$\int\sqrt{x^2\sqrt{x^3\sqrt{x^4\sqrt{x^5\sqrt{x^6\sqrt{x^7\sqrt{x^8\ldots}}}}}}}\,dx$ [duplicate]

Question

I was attempting to solve an MIT integration bee problem (1) when I misread the integral and wrote (2) instead.

$$\int\sqrt{x\cdot \sqrt[3]{x\cdot \sqrt[4]{x\cdot\sqrt[5]{x\ldots } }}}\,dx\tag{1}$$

$$\int\sqrt{x^2\sqrt{x^3\sqrt{x^4\sqrt{x^5\sqrt{x^6\sqrt{x^7\sqrt{x^8\ldots}}}}}}}\,dx\tag{2}$$

I was able to solve (1), as the integrand simplifies to $x^{e-2}$, however, I'm struggling with solving (2).

If we rewrite the roots as powers, we get:

$$\int x^\frac{2}{2}\cdot x^\frac{3}{4}\cdot x^\frac{4}{8}\cdot x^\frac{5}{16}\ldots\,dx$$

combining the powers we get: $$\int x^{\frac{2}{2}+\frac{3}{4}+\frac{4}{8}+\frac{5}{16}+\ldots}$$

the exponent is the infinite sum

$$\sum^{\infty}_{n=1}\frac{n+1}{2^n}\tag{3} $$ we can split this into: $$\sum^{\infty}_{n=1}\frac{n}{2^n}+\sum^{\infty}_{n=1}\frac{1}{2^n} $$ The right sum is well known except here the sum begins at $n=1$, meaning that the right sum evaluates to 1. Messing around with desmos, the integrand appears to be $x^3,x>0$ implying that (3) converges to 3 and the $\sum^{\infty}_{n=1}\frac{n}{2^n}$ converges to 2.

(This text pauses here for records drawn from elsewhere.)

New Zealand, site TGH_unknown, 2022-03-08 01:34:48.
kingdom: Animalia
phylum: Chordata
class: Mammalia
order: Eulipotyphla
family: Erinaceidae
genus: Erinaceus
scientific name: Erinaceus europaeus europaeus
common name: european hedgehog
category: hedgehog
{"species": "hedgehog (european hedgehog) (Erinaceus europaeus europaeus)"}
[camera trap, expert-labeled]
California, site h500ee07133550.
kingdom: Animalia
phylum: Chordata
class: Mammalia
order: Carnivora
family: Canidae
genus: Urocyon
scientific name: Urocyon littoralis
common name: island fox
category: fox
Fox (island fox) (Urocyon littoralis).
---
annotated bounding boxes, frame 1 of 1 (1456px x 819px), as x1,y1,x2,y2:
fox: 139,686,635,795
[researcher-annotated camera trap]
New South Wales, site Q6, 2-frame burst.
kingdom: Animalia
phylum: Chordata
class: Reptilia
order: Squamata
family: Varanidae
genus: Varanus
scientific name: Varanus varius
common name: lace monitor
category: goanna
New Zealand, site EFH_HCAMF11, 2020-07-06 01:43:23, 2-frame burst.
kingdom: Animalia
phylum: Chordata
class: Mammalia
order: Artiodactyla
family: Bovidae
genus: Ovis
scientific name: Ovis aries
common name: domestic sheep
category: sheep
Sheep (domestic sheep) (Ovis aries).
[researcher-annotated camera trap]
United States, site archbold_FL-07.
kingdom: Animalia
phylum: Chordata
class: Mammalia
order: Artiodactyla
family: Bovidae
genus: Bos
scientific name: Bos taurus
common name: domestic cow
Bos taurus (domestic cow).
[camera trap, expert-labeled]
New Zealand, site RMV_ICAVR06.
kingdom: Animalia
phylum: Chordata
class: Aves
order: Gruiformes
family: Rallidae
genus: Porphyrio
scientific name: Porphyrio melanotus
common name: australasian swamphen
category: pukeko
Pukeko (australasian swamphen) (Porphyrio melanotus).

Which is part I'm struggling with. Any ideas?

$$\sum^{\infty}_{n=1}\frac{n}{2^n}$$

Answer 1

Consider $$\sum_{n=1}^\infty n x^n=x\sum_{n=1}^\infty n x^{n-1}=x\left(\sum_{n=1}^\infty x^{n}\right)'$$

When finished, make $x=\frac 12$

Answer 2

Hint:

If $$f(x)=\sum_{n=1}^{\infty}x^n=\frac{x}{1-x}$$ $\forall$ $\vert x\vert \lt 1$. Then what is $$\frac{f'\left(\frac{1}{2}\right)}{2}$$

Answer 3

The binomial theoem gives$$(1-x)^{-2}=\sum_{n\ge0}(n+1)(-1)^nx^n,$$so the exponent is$$-1+(1-1/2)^{-2}=3.$$So the integral is $\int x^3dx=\frac14x^4+C$.